Alle prime luci di sabato sono sveglio. Voglio sfruttare la mattina, l’assenza di pescatori. Non ho fatto i conti tuttavia con la batteria di avviamento del motore: scarica. Evidentemente il “buona pesca” del gommista sta continuando a tormentarmi. Inganno l’attesa di Antonio, il gestore della nautica, pescando nella lanca, spostandomi con il motore elettrico. Al suo arrivo mi faccio prestare una batteria nuova e posso partire con 2,5 ore di ritardo verso il fiume. Derivo come posso, facendo lo slalom tra le canne in pesca dei pescatori teutonici, facendomi largo tra i cefali, ignorando il vento e le altre barche che passano sulle derive  che ti appresti a fare. Riesco a trovare anche i siluri, ma non collaborano. Yuri me lo aveva detto la mattina precedente: mangiano solo di notte ora, di giorno non c’è verso. Non mi perdo d’animo e mi sposto su spiagge battute dal sole, che scaldano prima l’acqua e risultando così gradite maggiormente dai pesci. Ripongo fiducia specialmente in una  poco frequentata e che mi ha sempre regalato qualcosa. Al primo passaggio sento la mangiata: nitida, cattiva.. ma tremendamente rapida.. al punto di non fare in tempo a ferrare.
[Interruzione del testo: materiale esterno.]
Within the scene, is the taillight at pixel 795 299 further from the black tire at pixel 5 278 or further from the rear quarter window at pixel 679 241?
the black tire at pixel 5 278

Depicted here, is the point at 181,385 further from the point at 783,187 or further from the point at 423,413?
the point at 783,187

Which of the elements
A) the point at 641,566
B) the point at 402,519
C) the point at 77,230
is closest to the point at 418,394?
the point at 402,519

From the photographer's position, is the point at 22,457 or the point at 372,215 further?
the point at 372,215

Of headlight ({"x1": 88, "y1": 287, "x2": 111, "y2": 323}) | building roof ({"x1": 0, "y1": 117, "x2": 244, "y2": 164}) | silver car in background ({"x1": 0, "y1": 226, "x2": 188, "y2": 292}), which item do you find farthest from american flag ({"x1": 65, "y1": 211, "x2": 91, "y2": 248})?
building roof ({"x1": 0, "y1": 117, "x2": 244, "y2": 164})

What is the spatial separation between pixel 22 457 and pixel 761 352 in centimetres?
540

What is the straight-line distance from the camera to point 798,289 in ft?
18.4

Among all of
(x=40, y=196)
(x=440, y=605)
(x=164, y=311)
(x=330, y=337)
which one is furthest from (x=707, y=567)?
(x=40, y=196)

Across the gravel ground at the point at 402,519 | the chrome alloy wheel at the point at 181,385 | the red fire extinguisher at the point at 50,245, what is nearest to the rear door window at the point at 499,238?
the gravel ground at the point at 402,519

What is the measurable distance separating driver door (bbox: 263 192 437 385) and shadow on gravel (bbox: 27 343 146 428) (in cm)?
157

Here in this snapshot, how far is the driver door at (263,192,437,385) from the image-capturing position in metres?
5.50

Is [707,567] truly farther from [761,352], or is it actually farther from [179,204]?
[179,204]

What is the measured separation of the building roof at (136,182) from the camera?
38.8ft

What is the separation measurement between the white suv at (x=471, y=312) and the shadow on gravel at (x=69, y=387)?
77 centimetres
E’ stata l’unica mangiata in due giorni di pesca travagliati. E l’ho sbagliata. Come se non bastasse, al rientro al pontile mi aspettava il trasbordo di tutta l’attrezzatura (batteria, serbatoio, ecc) dalla barca all’auto salendo la ripida e lunga scalinata in quanto chi utilizza la gru di alaggio era assente. Ovviamente questo è arrivato ad auto caricata. Finita qui? Non proprio. All’arrivo a casa scopro che dal contenitore del vivo nel baule è uscita parecchia acqua.. per fortuna ho un telo impermeabile e una vasca di protezione come base, che hanno trattenuto tutta l’acqua, riuscendola così a togliere rapidamente senza conseguenze per il baule.

In genere la pesca mi rilassa.. questa volta il mio stato d’animo è un misto tra incazzo, delusione, amarezza e voglia di rivincita. Avevo pianificato tutto, pregustavo un’avventura “epica” da solo sul Grande Fiume.. ed invece dopo un avvio positivo, il tracollo su tutti i fronti, con tanto di mangiata sbagliata sul finale che poteva rendere meno amara la sessione. La rivincita dovrò prendermela presto però, perché nella pesca al siluro è fondamentale non abbattersi e non mollare mai!

La prossima volta però avverto il gommista di stare attento a quello che dice!